Dataset rows:

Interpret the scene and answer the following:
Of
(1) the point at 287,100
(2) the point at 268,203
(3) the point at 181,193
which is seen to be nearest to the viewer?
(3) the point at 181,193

## [EXERCISE REQUIREMENTS]
Put every line of the items above into a Markdown table with the columns Number and Text. Give each line a row number and leave out blank lines.

## [FINISHED ANSWER]
| Number | Text |
|---|---|
| 1 | Interpret the scene and answer the following: |
| 2 | Of |
| 3 | (1) the point at 287,100 |
| 4 | (2) the point at 268,203 |
| 5 | (3) the point at 181,193 |
| 6 | which is seen to be nearest to the viewer? |
| 7 | (3) the point at 181,193 |